[Task]
Answer these questions from the passage below about the Society's persecution:
1. What are the Society's Swiss colleagues being obliged to do again?
2. Who wrote the letter to the French Minister asking him to block the Society's legacies?
3. What two things were in the Society's Protocol but not in the Protocol of St. Peter's Society?

[Supplied passage]
No, the Good Lord does not want his fight to come to and end, a fight in which there have been many martyrs, the martyrs of the Revolution and all those who have been moral martyrs by dint of the persecutions they underwent through the nineteenth century. Even in our own century, St. Pius X was a martyr. All there heroes of the Faith, the persecuted bishops, the sequestered convents, the exiled nuns; all these are to be nothing? That whole fight is to have been a fight for nothing, a fight in vain? A fight which condemns those who were its victims? And martyrs? Impossible. So we find ourselves caught up in the same current, in the continuation of the same fight, and we thank God.
The Society being persecuted
That we are being persecuted is obvious. How could we not be persecuted? We are the only ones to be excommunicated. No one else is. We are the only ones being persecuted, even in material matters. For example, our Swiss colleagues are being obliged again to do their military service. That is persecution by the Swiss government. In France they are persecuting the Society's French District by blocking legacies from being handed over to the District, this in the attempt to stifle us, by cutting off our income. This is persecution, of such a kind as history is full of, it is merely continuing. And God works his way round it. Normally, our French District should have been stifled, and we should have had to shut down our schools, to close down all the institutions which cost us money, but that situation has now gone on for over two years and Providence has allowed for our benefactors to be generous and for the funds to come in, so we have been able to continue despite this iniquitous persecution. Iniquitous, because the law, the state of the law is on our side. But there is a letter to the French Minister from Cardinal Lustiger asking him to block our legacies, and this letter did not come out of nowhere, it was written under the influence of Msgr. Perl. It is he, the damned soul. It is he. He was all smiles when he came on the official Visitation of the Society in 1987, but he was the evil genius of that Visitation. He thought he had us where he wanted us when he cut off our funds!
So we must not worry, for when we look behind us, we see we are still not as unfortunate as those Catholics expropriated at the beginning of this century, who found themselves out on the street with nothing. That may happen to us one day, I do not look forward to it, but the more we expand, the more we will arouse jealousy on the part of all those who do not care for us. But we must count on the Good Lord, on the grace of the Good Lord.
No easy solutions
What is going to happen? I do not know. Perhaps the coming of Elias! I was just reading this morning in Holy Scripture, Elias will return and put everything back in place! "Et omnia restituet" - "and he will restore all things." Goodness gracious, let him come straightaway! I do not know. But humanly speaking, there is no chance of any agreement between Rome and ourselves at the moment.
Someone was saying to me yesterday, "But what if Rome accepted your bishops and then you were completely exempted from the other bishops' jurisdiction?" But firstly, they are a long way right now from accepting any such thing, and then, let them first make us such an offer! But I do not think they are anywhere near doing so. For what has been up till now the difficulty has been precisely their giving to us a Traditionalist bishop. They did not want to. It had to be a bishop according to the profile laid down by the Holy See. "Profile". You see what that means! Impossible. They knew very well that by giving us a traditional bishop they would be setting up a Traditionalist citadel able to continue. That they did not want. Nor did they give it to St. Peter's Society. When St. Peter's say they signed the sane Protocol as we did in May, 1988, it is not true because in our Protocol there was one bishop, and two members of the Roman Commission, of which their Protocol had neither. So they did not sign the same Protocol as we did. Rome took advantage of drawing up a new Protocol to remove those two concessions. At all costs they wanted to avoid that. So we had to do as we did on June 30, 1988...

[Information given]
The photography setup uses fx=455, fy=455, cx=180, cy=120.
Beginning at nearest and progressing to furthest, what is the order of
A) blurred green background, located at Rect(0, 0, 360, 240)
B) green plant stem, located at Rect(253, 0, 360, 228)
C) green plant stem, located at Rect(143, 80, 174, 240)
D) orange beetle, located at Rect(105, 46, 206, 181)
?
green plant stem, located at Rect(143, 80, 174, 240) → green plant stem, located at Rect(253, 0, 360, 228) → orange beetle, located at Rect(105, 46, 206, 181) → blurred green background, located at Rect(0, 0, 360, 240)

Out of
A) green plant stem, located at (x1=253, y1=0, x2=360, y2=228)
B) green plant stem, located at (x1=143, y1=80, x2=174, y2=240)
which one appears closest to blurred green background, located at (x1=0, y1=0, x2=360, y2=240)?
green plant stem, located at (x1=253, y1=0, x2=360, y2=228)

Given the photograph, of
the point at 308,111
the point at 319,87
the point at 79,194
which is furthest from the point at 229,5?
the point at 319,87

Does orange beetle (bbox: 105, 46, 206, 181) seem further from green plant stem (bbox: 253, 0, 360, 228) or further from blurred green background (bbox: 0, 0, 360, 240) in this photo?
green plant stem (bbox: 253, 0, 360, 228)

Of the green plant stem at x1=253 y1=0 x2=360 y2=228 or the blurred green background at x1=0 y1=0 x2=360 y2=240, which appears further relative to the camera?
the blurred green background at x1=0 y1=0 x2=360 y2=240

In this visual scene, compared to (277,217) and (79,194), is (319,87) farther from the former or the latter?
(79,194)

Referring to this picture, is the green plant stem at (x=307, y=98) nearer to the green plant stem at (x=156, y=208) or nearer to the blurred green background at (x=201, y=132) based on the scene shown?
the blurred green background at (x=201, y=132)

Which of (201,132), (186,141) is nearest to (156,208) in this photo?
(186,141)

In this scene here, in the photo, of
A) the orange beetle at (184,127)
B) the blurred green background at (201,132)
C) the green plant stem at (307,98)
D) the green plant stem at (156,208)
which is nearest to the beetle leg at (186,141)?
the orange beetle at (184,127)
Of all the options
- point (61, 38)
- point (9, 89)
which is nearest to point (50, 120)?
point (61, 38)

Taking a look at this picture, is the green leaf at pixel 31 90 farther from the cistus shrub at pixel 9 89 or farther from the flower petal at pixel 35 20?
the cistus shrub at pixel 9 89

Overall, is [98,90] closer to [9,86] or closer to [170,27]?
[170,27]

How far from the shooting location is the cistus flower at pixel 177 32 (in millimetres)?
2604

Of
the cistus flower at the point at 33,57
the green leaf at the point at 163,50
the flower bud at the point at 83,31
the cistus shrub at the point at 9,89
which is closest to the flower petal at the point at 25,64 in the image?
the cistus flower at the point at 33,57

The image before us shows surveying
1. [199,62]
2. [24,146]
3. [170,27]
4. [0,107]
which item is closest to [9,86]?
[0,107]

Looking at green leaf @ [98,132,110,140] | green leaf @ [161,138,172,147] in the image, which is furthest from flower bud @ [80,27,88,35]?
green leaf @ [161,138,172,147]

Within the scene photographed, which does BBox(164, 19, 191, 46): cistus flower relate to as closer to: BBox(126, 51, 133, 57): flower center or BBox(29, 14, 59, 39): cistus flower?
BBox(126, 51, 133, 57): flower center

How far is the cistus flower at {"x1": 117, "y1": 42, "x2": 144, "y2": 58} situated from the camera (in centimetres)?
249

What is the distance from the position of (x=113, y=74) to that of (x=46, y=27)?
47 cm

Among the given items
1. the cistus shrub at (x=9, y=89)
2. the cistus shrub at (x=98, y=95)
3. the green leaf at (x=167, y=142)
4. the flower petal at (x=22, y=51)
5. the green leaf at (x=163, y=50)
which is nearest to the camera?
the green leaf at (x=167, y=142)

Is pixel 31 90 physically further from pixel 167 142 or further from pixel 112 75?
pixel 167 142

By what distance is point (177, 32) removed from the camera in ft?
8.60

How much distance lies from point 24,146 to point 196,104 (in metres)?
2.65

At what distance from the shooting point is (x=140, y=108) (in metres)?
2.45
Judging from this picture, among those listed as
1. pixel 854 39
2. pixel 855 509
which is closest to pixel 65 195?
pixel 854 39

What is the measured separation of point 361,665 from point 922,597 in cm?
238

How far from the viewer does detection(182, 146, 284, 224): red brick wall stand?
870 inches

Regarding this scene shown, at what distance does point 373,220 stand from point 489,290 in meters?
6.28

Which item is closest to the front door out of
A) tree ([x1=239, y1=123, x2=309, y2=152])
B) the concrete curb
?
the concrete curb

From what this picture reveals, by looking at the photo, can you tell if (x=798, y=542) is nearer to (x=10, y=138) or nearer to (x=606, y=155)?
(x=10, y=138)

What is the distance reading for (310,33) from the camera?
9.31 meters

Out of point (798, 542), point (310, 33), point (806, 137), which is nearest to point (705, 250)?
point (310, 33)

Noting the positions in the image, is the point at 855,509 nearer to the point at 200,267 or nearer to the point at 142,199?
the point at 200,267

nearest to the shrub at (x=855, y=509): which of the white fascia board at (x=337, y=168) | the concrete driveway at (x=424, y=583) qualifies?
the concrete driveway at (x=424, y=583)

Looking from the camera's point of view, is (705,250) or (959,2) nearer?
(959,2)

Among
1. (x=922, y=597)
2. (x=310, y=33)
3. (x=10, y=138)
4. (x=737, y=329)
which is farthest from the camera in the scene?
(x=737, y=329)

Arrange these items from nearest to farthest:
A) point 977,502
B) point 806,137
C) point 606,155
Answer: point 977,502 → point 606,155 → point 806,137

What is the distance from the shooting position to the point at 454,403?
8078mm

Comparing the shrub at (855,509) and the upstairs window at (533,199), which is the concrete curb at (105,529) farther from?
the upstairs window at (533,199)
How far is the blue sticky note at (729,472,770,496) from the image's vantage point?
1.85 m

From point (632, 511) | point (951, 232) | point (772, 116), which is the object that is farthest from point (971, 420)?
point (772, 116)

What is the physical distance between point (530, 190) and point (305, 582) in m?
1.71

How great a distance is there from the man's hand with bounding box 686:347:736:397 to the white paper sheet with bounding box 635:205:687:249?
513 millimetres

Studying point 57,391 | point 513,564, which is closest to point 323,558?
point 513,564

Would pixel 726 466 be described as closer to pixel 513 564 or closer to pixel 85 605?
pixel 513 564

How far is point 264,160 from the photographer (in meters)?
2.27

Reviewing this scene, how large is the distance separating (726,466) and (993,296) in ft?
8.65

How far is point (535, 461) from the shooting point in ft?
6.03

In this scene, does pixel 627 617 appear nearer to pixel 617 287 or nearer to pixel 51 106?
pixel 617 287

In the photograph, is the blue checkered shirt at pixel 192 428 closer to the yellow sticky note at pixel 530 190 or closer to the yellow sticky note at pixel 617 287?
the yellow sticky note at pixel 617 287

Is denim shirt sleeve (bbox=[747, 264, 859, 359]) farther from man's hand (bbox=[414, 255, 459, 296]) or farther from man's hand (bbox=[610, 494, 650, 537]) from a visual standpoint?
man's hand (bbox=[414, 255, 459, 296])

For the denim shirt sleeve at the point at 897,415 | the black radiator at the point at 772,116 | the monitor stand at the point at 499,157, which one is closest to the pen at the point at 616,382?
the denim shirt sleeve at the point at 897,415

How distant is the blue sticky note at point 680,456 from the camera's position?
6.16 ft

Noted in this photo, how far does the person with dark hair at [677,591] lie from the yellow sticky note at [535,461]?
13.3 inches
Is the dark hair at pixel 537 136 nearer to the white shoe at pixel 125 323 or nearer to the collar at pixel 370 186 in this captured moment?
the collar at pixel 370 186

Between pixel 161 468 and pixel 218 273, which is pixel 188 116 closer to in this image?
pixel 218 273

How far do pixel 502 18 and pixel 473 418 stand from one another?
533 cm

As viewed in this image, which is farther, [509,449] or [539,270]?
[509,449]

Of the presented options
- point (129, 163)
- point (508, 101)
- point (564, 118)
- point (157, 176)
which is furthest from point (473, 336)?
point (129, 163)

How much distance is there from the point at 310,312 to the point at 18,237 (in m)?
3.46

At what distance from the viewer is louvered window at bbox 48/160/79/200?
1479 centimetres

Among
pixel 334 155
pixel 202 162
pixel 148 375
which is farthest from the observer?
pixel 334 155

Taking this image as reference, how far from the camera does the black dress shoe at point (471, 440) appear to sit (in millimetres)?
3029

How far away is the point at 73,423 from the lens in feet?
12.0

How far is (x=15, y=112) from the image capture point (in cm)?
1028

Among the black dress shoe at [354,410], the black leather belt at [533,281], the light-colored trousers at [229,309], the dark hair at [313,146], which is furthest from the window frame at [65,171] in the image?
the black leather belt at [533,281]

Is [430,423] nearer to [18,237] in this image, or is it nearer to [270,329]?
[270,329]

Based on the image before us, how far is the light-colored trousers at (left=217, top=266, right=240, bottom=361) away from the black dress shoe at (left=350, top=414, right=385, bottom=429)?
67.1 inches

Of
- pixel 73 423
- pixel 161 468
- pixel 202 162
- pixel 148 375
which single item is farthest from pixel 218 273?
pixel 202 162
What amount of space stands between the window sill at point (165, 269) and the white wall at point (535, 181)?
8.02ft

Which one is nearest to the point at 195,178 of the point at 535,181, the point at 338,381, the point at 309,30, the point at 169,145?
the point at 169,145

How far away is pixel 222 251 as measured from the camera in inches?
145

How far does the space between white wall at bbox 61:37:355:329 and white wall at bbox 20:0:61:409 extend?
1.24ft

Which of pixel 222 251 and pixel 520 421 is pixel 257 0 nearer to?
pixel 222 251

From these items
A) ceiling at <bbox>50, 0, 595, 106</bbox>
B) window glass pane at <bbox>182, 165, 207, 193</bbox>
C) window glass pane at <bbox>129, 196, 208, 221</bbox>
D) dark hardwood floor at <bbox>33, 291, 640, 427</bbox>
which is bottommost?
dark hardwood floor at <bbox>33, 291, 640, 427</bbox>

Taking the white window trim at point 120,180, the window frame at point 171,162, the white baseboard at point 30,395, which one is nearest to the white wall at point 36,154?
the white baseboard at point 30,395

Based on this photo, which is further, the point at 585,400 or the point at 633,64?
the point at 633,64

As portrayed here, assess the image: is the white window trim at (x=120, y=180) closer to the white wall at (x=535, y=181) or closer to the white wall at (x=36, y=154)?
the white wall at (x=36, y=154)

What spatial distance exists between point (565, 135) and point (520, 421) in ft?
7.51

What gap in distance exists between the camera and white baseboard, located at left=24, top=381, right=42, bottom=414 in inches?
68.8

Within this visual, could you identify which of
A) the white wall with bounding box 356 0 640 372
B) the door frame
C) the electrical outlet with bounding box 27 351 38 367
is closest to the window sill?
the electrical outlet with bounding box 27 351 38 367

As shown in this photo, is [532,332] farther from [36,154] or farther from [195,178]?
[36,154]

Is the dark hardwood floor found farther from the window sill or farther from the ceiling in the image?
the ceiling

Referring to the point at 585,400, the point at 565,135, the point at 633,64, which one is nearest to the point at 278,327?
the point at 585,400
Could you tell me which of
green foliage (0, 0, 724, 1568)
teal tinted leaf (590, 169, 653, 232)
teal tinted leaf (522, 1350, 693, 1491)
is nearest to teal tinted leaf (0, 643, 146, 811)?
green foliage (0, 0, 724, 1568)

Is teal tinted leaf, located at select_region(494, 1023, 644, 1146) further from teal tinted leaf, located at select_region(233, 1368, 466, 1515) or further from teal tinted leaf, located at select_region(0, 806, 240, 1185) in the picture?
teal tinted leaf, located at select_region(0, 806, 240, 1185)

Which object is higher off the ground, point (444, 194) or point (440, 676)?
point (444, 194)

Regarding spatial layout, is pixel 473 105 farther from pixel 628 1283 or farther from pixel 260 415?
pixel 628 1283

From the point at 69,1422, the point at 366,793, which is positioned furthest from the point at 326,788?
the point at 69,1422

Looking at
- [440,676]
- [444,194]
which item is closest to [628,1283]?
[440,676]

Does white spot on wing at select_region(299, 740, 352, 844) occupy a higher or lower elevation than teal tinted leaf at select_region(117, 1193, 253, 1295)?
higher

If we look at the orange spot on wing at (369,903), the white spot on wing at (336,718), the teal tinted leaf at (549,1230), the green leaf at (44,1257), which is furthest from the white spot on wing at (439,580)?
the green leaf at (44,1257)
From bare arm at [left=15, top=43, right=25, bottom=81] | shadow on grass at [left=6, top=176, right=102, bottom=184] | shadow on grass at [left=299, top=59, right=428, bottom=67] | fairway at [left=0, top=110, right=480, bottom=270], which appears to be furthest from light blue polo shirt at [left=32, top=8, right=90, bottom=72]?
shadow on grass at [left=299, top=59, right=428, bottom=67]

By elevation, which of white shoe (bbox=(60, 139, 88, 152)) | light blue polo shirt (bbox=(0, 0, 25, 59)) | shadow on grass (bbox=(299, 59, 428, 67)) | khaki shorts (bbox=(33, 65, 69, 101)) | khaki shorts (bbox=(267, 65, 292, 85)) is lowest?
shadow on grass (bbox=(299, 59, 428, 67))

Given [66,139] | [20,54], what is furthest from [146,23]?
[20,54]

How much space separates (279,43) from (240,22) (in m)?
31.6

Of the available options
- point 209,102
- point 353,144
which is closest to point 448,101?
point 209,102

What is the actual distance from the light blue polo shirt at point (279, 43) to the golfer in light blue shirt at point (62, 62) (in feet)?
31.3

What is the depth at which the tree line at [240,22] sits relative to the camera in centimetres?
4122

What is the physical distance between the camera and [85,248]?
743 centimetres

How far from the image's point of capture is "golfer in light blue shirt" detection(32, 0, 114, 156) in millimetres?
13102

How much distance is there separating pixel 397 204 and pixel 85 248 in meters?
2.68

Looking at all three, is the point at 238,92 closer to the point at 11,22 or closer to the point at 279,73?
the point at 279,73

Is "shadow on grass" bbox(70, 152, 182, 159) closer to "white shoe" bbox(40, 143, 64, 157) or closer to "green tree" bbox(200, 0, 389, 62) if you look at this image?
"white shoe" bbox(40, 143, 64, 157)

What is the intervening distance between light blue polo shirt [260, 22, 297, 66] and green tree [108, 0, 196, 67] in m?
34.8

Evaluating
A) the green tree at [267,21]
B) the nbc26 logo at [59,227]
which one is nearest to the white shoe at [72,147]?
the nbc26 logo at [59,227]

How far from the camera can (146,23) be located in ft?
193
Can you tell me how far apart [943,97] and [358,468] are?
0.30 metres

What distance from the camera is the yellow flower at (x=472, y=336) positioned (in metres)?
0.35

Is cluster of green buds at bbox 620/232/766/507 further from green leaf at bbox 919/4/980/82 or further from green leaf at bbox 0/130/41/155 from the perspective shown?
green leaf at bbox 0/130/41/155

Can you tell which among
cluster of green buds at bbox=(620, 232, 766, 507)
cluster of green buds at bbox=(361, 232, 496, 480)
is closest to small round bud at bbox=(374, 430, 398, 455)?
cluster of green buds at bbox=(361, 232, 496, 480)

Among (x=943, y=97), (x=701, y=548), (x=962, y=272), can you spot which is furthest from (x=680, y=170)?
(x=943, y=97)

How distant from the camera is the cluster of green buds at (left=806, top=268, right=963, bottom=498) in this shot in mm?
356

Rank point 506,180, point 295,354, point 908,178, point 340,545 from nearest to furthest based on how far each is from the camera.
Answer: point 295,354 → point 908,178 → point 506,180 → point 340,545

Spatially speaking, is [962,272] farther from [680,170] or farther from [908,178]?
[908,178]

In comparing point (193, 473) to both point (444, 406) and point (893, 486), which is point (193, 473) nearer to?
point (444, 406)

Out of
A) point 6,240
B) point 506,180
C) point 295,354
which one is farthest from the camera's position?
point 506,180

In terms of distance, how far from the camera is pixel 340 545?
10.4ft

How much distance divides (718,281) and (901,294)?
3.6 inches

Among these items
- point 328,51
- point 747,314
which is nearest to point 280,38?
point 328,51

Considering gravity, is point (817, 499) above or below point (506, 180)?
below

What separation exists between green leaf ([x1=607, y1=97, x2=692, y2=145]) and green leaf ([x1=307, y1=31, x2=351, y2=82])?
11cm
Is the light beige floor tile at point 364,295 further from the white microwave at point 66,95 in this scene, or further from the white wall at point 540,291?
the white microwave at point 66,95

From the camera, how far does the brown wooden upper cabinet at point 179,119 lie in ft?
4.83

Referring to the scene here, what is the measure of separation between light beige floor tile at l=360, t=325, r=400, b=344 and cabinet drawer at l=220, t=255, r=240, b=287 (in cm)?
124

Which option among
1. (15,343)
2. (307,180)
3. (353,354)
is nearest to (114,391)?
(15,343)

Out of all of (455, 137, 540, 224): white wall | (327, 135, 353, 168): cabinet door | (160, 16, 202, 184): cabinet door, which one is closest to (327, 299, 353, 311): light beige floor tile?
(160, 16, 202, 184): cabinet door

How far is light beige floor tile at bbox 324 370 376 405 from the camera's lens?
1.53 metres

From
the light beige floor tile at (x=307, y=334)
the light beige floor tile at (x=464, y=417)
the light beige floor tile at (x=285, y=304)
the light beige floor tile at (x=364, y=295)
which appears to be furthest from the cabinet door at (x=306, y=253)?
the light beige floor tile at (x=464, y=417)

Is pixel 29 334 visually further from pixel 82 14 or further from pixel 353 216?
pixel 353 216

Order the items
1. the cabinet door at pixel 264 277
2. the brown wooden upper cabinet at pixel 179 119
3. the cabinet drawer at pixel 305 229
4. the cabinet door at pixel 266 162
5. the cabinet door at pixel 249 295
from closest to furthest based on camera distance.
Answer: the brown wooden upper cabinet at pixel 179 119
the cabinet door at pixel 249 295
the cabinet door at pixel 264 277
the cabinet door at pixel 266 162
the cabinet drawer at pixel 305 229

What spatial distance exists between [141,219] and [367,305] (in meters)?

[Exercise output]
1. Their military service.
2. Cardinal Lustiger.
3. One bishop and two members of the Roman Commission.